Genomic analyses based on publicly available, curated, antibiotic resistance databases (CARD and GC-MLST) identified multiple AMR genes (Table 2) and SNP-level variants that likely contributed to phenotypic resistance. All gonococcal strains exhibited SNP mutations in gyrA and/or parC (which confer resistance to fluoroquinolones), SNP mutations in penA, ponA, porB, and pilQ (β-lactam resistance), and SNP mutations in rpsJ (tetracycline resistance) (54). Only one isolate (M-5) carried plasmid-based resistance genes (tem-1 and tetM). Interestingly, among the male subjects, M-3 was the only isolate to exhibit azithromycin resistance and a corresponding mutation in the 23S rRNA gene (55). Three isolates had an adenosine deletion in the promoter region of mtrR, the repressor of the mtrCDE efflux pump, a system that exports bactericidal host-derived compounds and hydrophobic antibiotics (β-lactams and macrolides) from the bacterial cell (56–58). Isolates from women exhibited similar genomic patterns of resistance: by and large, the same mutations identified in the male isolates were also present in the female isolates (Table 2). Among 6 SNPs associated with β-lactam resistance in the dyad isolates (subjects M-4 and F-6, who were infected by the same strain), 5 SNPs were shared in the dyad isolates. Two SNPs in gyrA were shared (S91F and D95N), and a Ser SNP in parC [parC(S87I)] was detected only in the male isolate. Finally, while several SNP mutations coincided with phenotypic resistance to azithromycin, ciprofloxacin, and penicillin (Table 2), the single isolate with decreased sensitivity to ceftriaxone (M-3) did not possess the mosaic penA XXXIV allele (59) or any additional curated mutations that distinguished it from the phenotypically sensitive strains (Table 2) (59, 60).

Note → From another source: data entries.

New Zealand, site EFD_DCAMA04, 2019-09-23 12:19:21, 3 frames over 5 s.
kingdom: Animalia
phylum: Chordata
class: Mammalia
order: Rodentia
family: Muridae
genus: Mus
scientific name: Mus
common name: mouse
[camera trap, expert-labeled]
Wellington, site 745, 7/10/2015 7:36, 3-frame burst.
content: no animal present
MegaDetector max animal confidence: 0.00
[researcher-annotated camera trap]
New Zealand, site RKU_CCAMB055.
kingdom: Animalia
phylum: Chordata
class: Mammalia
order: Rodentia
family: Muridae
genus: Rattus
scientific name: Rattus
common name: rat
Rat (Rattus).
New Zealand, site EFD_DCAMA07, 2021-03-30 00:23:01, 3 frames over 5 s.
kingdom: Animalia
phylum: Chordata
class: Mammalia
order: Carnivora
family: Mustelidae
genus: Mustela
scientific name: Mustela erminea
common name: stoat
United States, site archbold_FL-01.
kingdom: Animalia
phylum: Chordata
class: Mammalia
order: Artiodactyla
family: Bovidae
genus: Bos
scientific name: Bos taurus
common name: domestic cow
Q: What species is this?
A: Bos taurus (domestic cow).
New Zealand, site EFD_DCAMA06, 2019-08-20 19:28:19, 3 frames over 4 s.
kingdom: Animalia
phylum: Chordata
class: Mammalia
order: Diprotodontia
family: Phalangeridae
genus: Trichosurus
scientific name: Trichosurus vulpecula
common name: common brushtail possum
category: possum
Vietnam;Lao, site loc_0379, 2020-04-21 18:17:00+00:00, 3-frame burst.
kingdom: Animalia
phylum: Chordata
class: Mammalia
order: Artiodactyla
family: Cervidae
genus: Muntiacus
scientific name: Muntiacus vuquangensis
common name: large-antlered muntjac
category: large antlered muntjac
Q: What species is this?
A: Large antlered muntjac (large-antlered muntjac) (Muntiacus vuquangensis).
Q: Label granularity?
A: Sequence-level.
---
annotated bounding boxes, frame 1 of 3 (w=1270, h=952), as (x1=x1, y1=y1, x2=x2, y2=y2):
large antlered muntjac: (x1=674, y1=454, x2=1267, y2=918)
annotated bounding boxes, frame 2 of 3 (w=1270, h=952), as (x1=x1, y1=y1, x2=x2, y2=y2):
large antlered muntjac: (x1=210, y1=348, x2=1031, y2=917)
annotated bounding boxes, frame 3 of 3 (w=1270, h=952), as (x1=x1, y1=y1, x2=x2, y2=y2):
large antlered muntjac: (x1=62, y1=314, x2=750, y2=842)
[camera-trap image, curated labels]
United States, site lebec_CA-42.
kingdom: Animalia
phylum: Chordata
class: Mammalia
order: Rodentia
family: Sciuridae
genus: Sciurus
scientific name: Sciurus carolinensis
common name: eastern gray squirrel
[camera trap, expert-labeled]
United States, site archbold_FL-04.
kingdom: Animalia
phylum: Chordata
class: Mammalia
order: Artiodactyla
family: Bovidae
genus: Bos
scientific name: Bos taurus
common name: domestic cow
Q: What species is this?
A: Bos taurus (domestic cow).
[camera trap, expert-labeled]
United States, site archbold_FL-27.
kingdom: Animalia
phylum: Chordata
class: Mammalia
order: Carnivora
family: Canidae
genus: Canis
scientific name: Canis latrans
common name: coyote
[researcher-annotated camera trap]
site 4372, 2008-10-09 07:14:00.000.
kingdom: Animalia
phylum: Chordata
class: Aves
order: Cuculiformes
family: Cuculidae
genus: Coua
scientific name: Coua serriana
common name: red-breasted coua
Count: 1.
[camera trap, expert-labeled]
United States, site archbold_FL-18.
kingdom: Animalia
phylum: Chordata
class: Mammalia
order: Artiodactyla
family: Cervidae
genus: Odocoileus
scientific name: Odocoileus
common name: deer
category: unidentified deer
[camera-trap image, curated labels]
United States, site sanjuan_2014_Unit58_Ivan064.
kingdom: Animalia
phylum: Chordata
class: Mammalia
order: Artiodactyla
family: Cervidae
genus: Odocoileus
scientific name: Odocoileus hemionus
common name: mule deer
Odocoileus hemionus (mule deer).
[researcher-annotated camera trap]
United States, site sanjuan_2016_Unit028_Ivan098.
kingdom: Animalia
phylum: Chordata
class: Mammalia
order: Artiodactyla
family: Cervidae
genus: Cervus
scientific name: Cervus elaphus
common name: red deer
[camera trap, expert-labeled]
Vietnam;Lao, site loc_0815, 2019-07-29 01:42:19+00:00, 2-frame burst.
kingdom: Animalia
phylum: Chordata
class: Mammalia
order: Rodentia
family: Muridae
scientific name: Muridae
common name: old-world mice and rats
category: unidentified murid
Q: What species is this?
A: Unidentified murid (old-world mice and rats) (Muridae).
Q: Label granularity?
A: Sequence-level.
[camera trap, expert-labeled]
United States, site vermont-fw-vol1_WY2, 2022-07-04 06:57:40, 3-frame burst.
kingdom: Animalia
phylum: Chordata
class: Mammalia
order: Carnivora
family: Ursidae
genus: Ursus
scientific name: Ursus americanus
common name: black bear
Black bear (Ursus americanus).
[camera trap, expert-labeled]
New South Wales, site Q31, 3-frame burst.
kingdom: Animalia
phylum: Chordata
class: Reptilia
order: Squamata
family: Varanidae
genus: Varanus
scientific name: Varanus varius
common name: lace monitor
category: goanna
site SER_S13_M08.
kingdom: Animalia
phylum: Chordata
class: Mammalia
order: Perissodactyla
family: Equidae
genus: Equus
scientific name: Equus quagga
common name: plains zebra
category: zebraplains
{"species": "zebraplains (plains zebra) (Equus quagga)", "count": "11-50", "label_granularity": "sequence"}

Expression levels of genes associated with antibiotic resistance in men were also compared to expression of corresponding genes in vitro (Fig. 4A and B). Expression of the pilQ gene, associated with antibiotic permeability (14), was significantly decreased by 1.78-fold in vivo compared to in vitro (Fig. 4A). The MisRS two-component regulatory system is important for resistance to host-derived antimicrobial peptides and antibiotics (61), and though not statistically significant, misR had 2.08-fold higher expression in vivo compared to in vitro, supporting its important role in vivo. The expression of the Mtr efflux pump was also closely examined; expression of mtrA, which can influence expression of mtrCDE (62), was significantly decreased by 2.75-fold in vivo (Fig. 4B). Gonococcal strains from male urethral specimens (M-2, M-3, M-4, and M-6) contained an adenosine deletion in the mtrR promoter that was accompanied by the lowest expression of mtrR and highest expression of mtrCDE and mtrF, confirming that the adenosine deletion directly affects expression of the Mtr locus (63) in vivo. Expression of mpeR was also investigated, as it has been shown to regulate the Mtr locus; however, expression was below 10 RPKM in all in vitro and in vivo samples.

FIG 4 

Expression of gonococcal antibiotic resistance genes. Expression levels of antibiotic resistance genes (A) and the Mtr efflux pump (B) in the male genital tract (in vivo) and the corresponding strain in CDM (in vitro); genes are identified on the x axis. (Six male specimens [in vivo] and the corresponding 6 isolates [in vitro] are shown in the same color.) *, q ≤ 0.05. (C) Expression levels of antibiotic resistance genes from the male genital tract (blue) or the female genital tract (red). *, higher gene expression in men; #, higher gene expression in women (q ≤ 0.05). Red and blue X’s indicate the male (M-4) and female (F-6) counterparts of the dyad.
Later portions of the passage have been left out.